According to Crosdale, he met the woman in St Thomas in 2007 and the relationship initially blossomed. After she got pregnant in 2010 the two moved to Manchester, where they lived for about a year before things started going downhill.

He said he moved out of the house and has been living in Kingston, from where he has been sending money to the child.

Crosdale said his repeated requests to see his son have fallen on deaf ears and the mother has now dragged him before the court to have the child maintenance increased from $3,000 to $7,500 weekly.

While that matter is before court, the mother has decided to keep the child as far from his father as possible.

The desperate father said he has reported the matter to the court, while urging it to enforce the ruling that grants him access to the child.


He has also begged the Mandeville police to accompany him to the mother's house, and has asked representatives of the CDA to collect the child and facilitate a meeting with his son.

"Them just a carry me around corner and me want to have a relationship with my son. Everywhere I go they are just abusing my rights, abusing my rights as if I don't have any rights," cried Crosdale.

"She is doing what she feels and they not telling her that what she is doing is wrong, them not trying to assist me. Me even ask them for counselling, it a affect me, and nobody, everybody turn a blind eye," he added.

Crosdale said the last time he saw his son was after court on January 19. "After the court me see him and him seh 'Daddy, you nuh love me? How you don't come look for me'," said Crosdale.

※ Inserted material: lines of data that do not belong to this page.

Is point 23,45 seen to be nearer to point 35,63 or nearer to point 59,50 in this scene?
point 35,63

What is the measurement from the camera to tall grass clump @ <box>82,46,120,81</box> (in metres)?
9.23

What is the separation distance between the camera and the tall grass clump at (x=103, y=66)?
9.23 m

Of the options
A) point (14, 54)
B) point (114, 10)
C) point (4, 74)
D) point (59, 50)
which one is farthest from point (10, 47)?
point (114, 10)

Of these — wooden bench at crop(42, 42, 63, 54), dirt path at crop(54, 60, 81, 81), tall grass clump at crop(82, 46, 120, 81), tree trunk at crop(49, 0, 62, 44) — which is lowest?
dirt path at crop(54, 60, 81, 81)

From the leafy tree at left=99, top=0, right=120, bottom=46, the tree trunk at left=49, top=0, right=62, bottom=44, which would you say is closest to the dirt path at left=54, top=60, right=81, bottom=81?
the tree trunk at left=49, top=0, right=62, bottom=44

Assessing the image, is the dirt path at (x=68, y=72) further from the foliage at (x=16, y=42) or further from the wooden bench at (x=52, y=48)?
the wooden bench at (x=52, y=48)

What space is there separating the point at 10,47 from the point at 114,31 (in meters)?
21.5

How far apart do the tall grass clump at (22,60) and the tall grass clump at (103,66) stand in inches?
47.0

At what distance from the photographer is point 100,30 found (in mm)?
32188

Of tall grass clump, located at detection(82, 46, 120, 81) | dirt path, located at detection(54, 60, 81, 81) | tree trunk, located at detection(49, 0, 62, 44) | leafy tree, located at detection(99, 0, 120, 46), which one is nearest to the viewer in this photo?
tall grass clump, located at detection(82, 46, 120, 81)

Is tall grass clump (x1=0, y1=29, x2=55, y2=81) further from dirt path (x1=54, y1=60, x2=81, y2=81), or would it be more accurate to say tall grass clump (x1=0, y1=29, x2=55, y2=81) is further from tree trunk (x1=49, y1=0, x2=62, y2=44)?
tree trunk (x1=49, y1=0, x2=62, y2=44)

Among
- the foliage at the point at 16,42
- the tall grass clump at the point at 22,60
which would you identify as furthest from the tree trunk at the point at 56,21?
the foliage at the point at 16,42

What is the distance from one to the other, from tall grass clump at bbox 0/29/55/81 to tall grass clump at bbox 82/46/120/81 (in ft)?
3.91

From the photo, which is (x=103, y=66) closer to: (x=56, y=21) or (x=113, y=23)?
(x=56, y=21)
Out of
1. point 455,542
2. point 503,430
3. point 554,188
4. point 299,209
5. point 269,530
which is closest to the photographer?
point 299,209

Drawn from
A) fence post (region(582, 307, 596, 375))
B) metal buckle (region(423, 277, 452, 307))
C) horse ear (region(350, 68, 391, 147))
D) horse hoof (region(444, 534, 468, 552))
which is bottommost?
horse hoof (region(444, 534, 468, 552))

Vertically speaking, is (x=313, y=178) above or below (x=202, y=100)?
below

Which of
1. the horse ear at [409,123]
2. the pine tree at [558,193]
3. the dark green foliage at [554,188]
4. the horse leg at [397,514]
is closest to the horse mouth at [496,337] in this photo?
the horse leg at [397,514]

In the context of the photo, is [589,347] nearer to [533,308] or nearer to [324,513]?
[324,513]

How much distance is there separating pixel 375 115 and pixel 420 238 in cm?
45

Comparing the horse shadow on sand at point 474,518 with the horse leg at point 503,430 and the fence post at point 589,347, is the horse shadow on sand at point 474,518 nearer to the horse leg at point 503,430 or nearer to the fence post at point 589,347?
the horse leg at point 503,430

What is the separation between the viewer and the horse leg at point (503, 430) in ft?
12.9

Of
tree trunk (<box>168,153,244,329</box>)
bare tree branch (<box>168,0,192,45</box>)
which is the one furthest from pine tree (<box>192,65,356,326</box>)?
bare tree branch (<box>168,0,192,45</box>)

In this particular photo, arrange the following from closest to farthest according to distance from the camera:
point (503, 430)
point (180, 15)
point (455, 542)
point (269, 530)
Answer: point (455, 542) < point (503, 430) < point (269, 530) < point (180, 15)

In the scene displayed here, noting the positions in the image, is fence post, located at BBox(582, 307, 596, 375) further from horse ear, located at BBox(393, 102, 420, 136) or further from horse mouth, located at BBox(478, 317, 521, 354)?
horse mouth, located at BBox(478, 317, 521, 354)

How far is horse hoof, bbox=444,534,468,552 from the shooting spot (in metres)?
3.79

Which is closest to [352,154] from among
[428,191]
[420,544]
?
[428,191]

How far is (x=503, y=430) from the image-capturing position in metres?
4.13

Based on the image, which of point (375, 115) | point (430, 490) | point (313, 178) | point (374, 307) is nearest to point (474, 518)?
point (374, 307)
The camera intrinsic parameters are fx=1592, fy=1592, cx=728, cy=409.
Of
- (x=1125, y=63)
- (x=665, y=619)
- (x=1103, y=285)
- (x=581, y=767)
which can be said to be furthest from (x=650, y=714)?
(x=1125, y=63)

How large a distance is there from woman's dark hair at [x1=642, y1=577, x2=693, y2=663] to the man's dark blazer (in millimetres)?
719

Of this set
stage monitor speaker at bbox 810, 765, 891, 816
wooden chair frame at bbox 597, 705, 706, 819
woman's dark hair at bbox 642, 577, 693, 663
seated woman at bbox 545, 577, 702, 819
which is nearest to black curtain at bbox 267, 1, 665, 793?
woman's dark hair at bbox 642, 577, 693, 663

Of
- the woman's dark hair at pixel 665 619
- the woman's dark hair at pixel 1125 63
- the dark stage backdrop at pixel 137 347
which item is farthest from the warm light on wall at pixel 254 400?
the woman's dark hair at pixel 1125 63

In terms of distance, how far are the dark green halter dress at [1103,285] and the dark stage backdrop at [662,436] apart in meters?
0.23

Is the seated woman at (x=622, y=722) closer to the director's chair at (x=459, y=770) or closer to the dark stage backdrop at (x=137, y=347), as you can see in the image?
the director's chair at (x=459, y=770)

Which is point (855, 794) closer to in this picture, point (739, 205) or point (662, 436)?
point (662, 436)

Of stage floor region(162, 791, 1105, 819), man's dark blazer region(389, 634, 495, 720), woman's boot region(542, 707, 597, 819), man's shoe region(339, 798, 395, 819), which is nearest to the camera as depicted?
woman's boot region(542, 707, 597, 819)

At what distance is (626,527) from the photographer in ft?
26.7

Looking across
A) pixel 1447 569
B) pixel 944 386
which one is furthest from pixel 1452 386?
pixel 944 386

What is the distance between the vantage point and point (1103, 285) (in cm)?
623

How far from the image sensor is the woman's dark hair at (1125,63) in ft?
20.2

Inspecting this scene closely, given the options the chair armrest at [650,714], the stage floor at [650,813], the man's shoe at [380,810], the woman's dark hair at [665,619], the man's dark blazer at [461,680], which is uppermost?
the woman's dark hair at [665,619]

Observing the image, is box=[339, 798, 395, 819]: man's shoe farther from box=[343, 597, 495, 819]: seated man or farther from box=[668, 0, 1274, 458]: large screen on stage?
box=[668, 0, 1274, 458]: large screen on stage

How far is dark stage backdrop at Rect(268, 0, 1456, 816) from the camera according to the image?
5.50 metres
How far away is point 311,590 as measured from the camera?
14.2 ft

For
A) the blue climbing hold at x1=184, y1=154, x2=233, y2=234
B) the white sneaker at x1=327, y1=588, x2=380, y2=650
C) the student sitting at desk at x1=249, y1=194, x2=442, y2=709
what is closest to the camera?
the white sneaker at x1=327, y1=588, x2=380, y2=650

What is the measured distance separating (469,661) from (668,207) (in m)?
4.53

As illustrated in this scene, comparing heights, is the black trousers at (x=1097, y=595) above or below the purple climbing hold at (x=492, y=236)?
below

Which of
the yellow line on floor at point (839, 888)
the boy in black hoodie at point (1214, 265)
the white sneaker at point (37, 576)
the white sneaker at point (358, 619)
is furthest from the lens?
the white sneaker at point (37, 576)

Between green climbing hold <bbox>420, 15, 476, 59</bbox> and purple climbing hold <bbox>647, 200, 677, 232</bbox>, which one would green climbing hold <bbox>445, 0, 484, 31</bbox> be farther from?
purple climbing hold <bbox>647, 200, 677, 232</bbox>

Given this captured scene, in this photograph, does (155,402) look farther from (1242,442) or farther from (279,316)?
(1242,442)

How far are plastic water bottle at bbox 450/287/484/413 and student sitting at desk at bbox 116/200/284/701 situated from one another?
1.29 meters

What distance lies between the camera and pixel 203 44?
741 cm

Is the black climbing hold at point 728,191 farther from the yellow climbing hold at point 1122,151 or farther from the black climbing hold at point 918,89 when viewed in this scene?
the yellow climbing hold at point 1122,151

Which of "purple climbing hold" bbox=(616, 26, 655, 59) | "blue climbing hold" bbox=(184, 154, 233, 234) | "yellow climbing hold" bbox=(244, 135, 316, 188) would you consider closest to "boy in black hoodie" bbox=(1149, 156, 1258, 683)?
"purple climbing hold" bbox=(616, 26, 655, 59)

"If this was me doing what she is doing, what would have happened to me? I would be behind bars. So what's the difference between me and she?"

Late last week, the CDA told our news team that its officers are investigating Crosdale's claim and it would recommend that he reports the matter to the police.

According to the CDA, its intervention will be to meet with both parents and provide counselling and advice.